Yıllardır kurumlarımızdaki görevlendirmelerin liyakat esasına göre sınavla yapılmasını savunduk ve mücadelesini verdik. Bugüne kadar ulaşım işkolunda neredeyse AKP’nin kadrolarını atamadığı (Müdürlükten en küçük Şefliğe kadar) yer kalmadı. Bu atamaların büyük çoğunluğu da vekaleten ya da tedviren yapıldı. İdarecilik kadrolarında bulunan birçok kişinin ne eğitim düzeyi, ne de mesleği itibariyle konumu uygun olmamasına rağmen görevler verildi.
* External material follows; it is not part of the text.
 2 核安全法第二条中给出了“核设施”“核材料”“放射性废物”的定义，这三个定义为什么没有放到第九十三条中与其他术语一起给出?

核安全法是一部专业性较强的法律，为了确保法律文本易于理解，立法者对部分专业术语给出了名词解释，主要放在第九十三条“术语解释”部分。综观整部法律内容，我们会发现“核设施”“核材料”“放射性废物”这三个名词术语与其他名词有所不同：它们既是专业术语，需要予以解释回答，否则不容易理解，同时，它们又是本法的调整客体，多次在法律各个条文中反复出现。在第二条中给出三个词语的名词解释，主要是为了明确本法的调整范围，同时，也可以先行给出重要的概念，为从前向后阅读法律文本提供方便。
Birçok kişiye kadro verilmek için hülle yoluna gidildi.
Sermaye ve onun işbirlikçileri kamusal hizmetleri ticaret, yolcuları ise müşterileri olarak görmektedir. Bu bakış açısıyla ulaşım hizmetini sunan, bu hizmeti her gün yeniden var eden ulaşım emekçileri ise bu işletmenin kölelerinden başka bir şey değildir. İktidara göre, emekçilerin olağanüstü zor ve ağır koşullarda, üstelik sefalet ücreti karşılığında çalışması yetmemekte, aynı zamanda örgütsüz, (yandaş sendika hariç) sendikasız olması gerekmektedir.
Bugün kurum yöneticileri mesaisinin önemli bir bölümünü BTS’li ulaşım emekçileriyle uğraşarak harcamaktadır. Bunun nedeni sendikamızın izlediği çizginin, ulaşım alanında halkımıza dayatılan politikaların piyasacı, özelleştirmeci yüzünü ortaya koyması; sendikamızın yanlış uygulamalar karşısında direnç göstermesidir.
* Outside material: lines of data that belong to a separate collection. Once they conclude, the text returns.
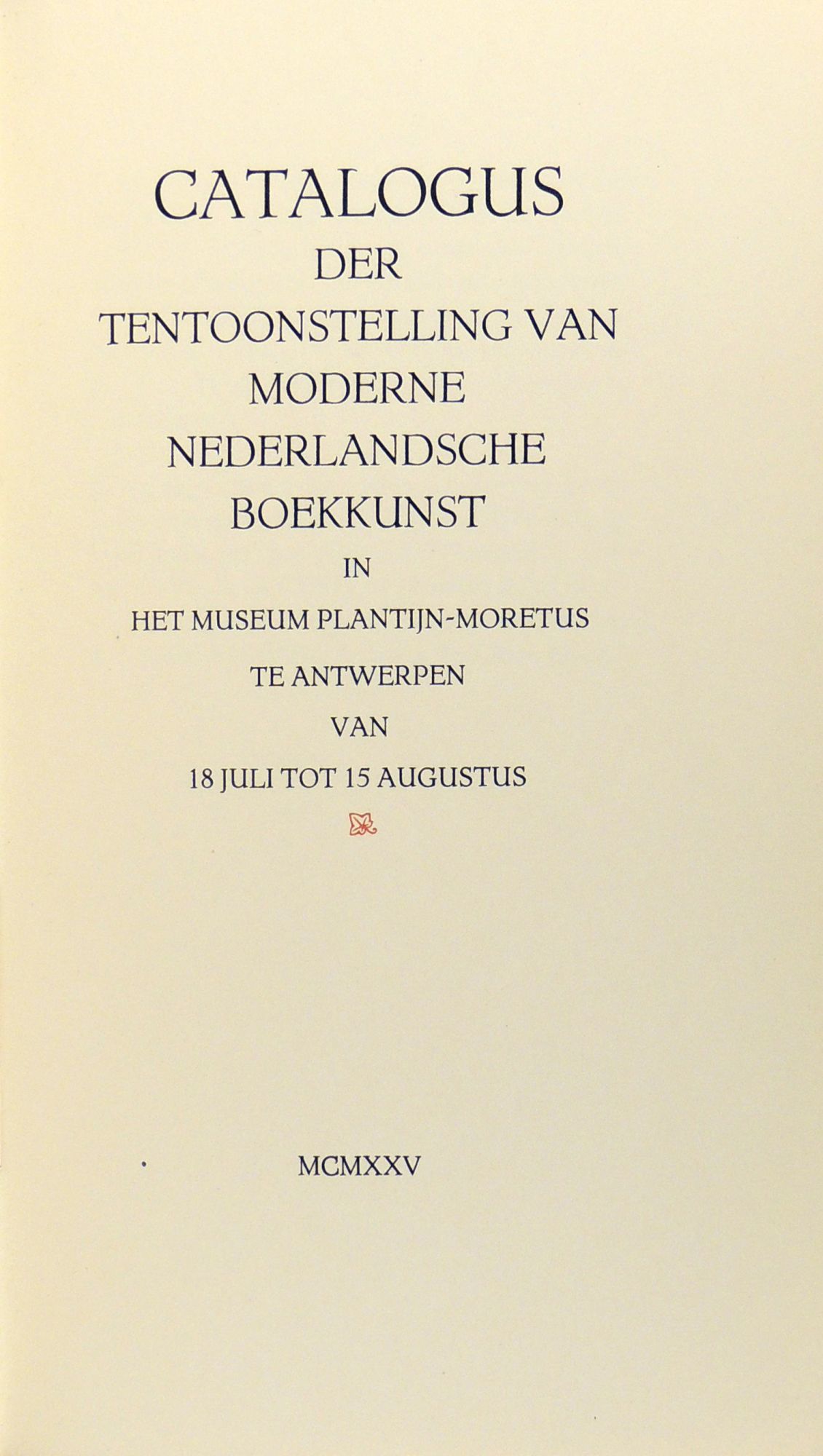 CATALOGUS
DER
TENTOONSTELLING VAN
MODERNE
NEDERLANDSCHE
BOEKKUNST
IN
HET MUSEUM PLANTIJN-MORETUS
TE ANTWERPEN
VAN
18 JULI TOT 15 AUGUSTUS

MCMXXV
Bizler, sendikalarımızı baskılara, soruşturmalara, tahkikatlara, sürgünlere, işten çıkarmalara inat var ettik. Bu tür baskılar bizi yıldırmayacaktır. Bugün baskılar karşısında yılmadığımız için, nice zorluklara rağmen kamu çalışanlarının taleplerini, barış içinde, eşit ve özgür bir ülkede yaşama özlemlerini savunduğumuz için Konfederasyonumuz KESK bileşenlerine üye yüz binlerce kamu emekçisinin vicdanını temsil ediyor.
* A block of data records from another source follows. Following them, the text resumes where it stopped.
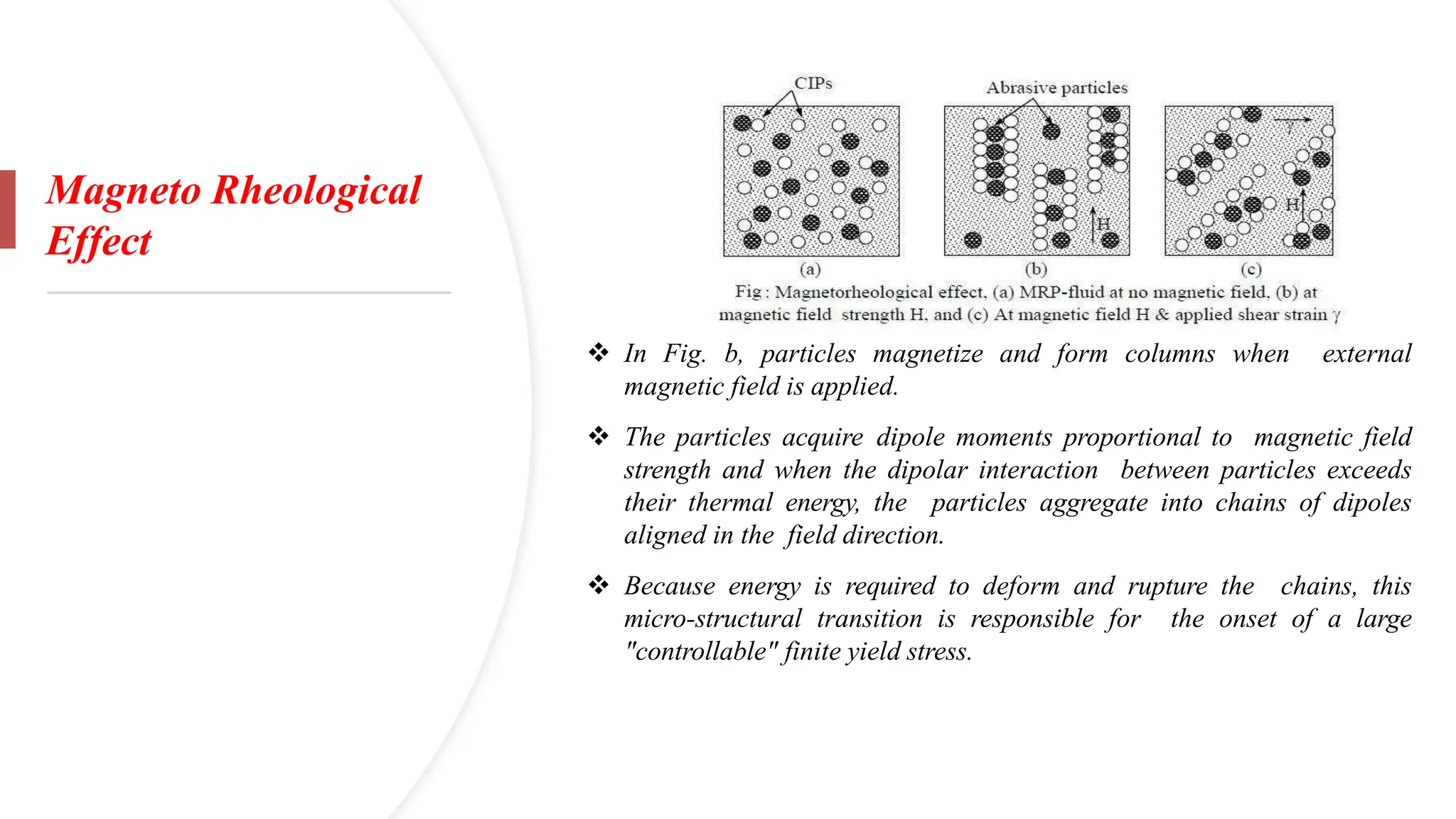 Magneto Rheological Effect

CIPs

Abrasive particles

H

$\gamma$

H

(a)

(b)

(c)

Fig : Magnetorheological effect, (a) MRP-fluid at no magnetic field, (b) at magnetic field strength H, and (c) At magnetic field H & applied shear strain $\gamma$

❖ In Fig. b, particles magnetize and form columns when external magnetic field is applied.

❖ The particles acquire dipole moments proportional to magnetic field strength and when the dipolar interaction between particles exceeds their thermal energy, the particles aggregate into chains of dipoles aligned in the field direction.

❖ Because energy is required to deform and rupture the chains, this micro-structural transition is responsible for the onset of a large "controllable" finite yield stress.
Üyelerimizden aldığımız güçle ülkemizde yaşanan anti-demokratik uygulamalara, hak gasplarına, insan hakları ihlallerine, çalışma koşullarımızın kötüleştirilmesine ve halkın güvenli bir kamusal ulaşım hakkına kavuşmasındaki engellere karşı mücadeleden bir adım bile geri atmadan yolumuzda yürümeye devam ediyoruz.